Pistas para una renovación:

8
Presentamos una síntesis del planteo de B. SESBOÜÉ, ¡No tengáis miedo! Los ministerios en la Iglesia hoy, Sal
Terrae, Santander 1998, 72-82.

Orden y ministerios: Introducción 7


- Reconocer que el presente no es tan sombrío, ni el pasado fue tan luminoso.
- No considerar sólo posibles causas externas. “La Iglesia no puede dejar de interrogarse por
las razones de la «hemorragia de sentido» de su mensaje en nuestro mundo cultural, por la
imagen concreta de Dios que ha impregnado su predicación y por la desafortunada resistencia
que opusieron al asalto de la modernidad científica, técnica, industrial y cultural los
ambientes tradicionalmente cristianos”.
- Tomar conciencia de que la Iglesia va siendo cada vez más minoritaria.

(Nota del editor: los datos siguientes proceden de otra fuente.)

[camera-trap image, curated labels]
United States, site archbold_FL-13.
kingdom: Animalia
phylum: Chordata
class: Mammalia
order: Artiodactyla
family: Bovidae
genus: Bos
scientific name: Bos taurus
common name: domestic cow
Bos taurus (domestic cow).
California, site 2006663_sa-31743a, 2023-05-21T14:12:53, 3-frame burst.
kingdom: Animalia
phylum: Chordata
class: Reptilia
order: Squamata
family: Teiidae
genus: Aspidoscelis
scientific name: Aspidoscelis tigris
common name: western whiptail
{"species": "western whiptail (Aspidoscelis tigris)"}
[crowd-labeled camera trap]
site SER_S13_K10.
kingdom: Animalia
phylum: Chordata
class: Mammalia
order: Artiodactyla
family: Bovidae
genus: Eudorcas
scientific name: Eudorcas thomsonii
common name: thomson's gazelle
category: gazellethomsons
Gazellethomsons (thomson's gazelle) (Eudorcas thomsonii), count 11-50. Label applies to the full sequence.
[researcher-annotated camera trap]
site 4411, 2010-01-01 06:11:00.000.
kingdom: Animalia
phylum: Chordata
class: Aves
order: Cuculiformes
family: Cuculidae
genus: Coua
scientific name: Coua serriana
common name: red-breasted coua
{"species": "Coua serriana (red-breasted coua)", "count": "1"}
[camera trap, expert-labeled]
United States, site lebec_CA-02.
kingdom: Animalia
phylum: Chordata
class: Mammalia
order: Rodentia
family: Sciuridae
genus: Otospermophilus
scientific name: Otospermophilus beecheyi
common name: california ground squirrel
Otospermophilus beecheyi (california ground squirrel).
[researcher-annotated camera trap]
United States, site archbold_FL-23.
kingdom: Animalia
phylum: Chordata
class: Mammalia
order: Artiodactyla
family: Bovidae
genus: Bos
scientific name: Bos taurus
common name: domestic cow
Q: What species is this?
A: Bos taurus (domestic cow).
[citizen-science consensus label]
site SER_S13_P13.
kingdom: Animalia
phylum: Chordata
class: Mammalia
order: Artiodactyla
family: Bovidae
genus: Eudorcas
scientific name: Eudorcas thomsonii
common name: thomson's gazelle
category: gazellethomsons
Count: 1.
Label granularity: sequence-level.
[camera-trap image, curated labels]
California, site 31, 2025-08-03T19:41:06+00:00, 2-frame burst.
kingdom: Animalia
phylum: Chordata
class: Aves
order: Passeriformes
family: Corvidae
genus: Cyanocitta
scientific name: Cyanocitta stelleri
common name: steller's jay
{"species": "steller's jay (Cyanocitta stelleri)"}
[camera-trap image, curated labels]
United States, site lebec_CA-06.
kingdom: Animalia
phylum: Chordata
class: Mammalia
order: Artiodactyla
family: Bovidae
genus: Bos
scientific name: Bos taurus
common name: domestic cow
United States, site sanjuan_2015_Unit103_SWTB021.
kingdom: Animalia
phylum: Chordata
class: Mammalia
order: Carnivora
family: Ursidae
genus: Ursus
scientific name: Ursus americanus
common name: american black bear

Por eso mismo, ya
no puede pretender muchos de los derechos «adquiridos», que sólo eran legítimos en la
medida en que se basaban en la adhesión de la gran mayoría de la población. Tiene, por tanto,
que renunciar al eclesiocentrismo práctico, que fue durante mucho tiempo su tentación. Tiene
que actuar como el fermento en la masa, que trabaja por la evangelización, lo cual quiere
decir también trabajar por la conversión de la cultura.
- En consecuencia, la misión de la Iglesia pasa ahora por el diálogo. Quien dice diálogo, dice
propuesta y no imposición. La Iglesia no tiene que juzgar a este mundo, sino mostrarle que es
objeto de su amor incondicional, con independencia de sus perversiones. Su lenguaje tiene
que ser cada vez más el del cariño y la misericordia.
- Esta nueva tarea misionera tiene que ir acompañada de transformaciones en la manera como
vive y funciona la Iglesia, debido a la evolución de sus propios fieles. Los laicos quieren ser
considerados como adultos responsables. Ante las intervenciones de la jerarquía, exigen
comprenderlas. Cuando se plantea una cuestión nueva, desean que se abra un debate y que
pueda madurar. En eclesiología, todo esto es perfectamente ortodoxo y lleva un nombre:
eclesiología de comunión, que pasa por una auténtica corresponsabilidad.

Para un discernimiento teologal


- La crisis que atravesamos nos recuerda en primer lugar el carácter frágil y provisional de
toda institución de Iglesia en un mundo cultural determinado.
- Hemos de preguntarnos si no hay cambios en los que no consentimos más que obligados y
forzados por la necesidad. ¿Quién puede negar que ha sido la necesidad lo que ha hecho del
siglo XX católico el siglo de los laicos?
- Finalmente, esta crisis parece invitar a la Iglesia católica a estrechar más los lazos entre la
existencia y la institución. La tradición católica descansa, demasiado sin duda, en la solidez
de su pasado y de sus instituciones. Vuelve el Evangelio: es preciso que vuelva también en
las expresiones más oficiales de la práctica eclesial.